One small piece of pottery in particular provided dating evidence that this early fort was in use in the 70s AD. This suggests that the fort may have been associated with Petilius Cerialis, a Roman general who was appointed governor of the province of Britannia in 71 AD until his return to Rome in 74 AD. Cerialis, who had previously taken part in the defeat of Queen Boudicca's rebellion against Roman rule in 60-61 AD, led his legionary forces north to crush the Brigantes tribe of northern England, and according to Time Team Roman expert Guy de la Bédoyère, 'We may have one of the forts from that campaign.'
Street of tombs
The early fort in itself would have been a discovery of national significance. But Time Team also discovered a row of three mausolea – the first to have been found in Britain for 150 years. These were part of what would once have been a grand 'street of tombs', with monuments to the dead lining the road from the fort just as they did on roads leading to Roman towns throughout the empire – including, most famously, on Rome's Appian Way.
Each mausoleum was built to a common Roman design, with a surrounding wall and entrance enclosing a private space containing one or more burials. The grandest of these three monuments contained a burial (the bones had almost completely rotted away in the acid soil) with two pots that were probably placed on top of a coffin and slid off as it rotted. One was intact and almost perfectly preserved, apart from a small chip and a crack down one side.

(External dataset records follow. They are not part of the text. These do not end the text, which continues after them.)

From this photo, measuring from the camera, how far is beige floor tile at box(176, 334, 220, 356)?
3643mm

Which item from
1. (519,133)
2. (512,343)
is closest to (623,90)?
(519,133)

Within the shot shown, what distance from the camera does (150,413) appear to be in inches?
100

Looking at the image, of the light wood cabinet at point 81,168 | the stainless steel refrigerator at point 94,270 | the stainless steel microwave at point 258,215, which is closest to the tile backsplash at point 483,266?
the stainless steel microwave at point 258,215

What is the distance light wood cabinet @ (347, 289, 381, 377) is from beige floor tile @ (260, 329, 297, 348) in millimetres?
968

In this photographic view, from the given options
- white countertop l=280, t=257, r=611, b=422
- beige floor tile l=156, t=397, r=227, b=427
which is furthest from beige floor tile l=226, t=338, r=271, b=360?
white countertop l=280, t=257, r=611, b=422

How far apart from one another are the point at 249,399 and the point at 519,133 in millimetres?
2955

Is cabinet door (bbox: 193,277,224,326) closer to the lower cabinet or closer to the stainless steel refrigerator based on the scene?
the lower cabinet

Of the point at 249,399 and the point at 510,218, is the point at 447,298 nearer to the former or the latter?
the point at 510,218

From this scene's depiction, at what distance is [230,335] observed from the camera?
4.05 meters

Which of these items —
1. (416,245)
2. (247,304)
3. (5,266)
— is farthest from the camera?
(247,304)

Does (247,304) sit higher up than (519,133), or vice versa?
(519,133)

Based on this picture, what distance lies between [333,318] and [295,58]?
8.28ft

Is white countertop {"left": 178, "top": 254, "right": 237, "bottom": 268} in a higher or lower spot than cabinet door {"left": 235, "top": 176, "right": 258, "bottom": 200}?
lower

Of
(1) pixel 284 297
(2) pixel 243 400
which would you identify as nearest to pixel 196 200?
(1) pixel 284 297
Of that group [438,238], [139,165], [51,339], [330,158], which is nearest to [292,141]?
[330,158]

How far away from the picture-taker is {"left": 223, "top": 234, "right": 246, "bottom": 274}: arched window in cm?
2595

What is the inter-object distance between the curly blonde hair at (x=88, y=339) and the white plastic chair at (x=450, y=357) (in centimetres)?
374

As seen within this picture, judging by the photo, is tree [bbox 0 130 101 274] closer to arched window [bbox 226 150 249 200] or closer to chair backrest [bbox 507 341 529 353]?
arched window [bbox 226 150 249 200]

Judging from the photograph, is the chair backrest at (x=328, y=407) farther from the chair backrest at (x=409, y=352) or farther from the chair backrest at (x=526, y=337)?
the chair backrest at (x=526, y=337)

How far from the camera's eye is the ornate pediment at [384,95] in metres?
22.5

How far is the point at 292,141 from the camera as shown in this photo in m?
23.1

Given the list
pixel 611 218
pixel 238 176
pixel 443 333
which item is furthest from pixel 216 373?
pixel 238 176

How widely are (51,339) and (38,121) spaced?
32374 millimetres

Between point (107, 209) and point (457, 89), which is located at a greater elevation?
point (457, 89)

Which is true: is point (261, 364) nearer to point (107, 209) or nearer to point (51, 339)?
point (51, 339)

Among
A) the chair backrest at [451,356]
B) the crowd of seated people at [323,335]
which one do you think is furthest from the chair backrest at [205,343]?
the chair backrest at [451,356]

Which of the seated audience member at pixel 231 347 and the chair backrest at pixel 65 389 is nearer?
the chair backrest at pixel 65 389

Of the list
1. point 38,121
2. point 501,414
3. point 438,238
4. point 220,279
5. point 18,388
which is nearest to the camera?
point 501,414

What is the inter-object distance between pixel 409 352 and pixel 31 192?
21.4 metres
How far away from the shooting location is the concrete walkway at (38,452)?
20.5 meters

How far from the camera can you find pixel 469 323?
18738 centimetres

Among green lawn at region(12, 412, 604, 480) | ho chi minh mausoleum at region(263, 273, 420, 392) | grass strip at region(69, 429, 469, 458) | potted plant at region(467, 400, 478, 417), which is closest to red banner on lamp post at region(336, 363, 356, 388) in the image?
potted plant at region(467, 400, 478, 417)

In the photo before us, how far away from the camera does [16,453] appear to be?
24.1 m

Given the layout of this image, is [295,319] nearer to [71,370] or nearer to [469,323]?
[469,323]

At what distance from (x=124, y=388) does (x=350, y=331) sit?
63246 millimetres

Dating from the late second or early third century, they would originally have contained offerings to the deceased – most likely scented oils or wine.
This tomb also had a beautifully crafted entrance, with a circular slot on which the door was hinged, as well as columns and fine stonework. It was clearly erected for a very important person, possibly a high-ranking officer stationed at the fort.
Other finds
Other finds made on the site included a number of Roman coins (the 'Binchester penies' that historian William Camden wrote about in describing the fort in the 16th century), a variety of pottery, including some fine decorated Samian ware imported from the continent – and a piece of Victorian willow pattern pottery discarded on the site during the Reverend R E Hooppell late 19th-century excavations. Unfortunately, there was little left of the stone walls and other structures that Hooppell found and recorded; the stones must have been taken away and used elsewhere after he finished his work.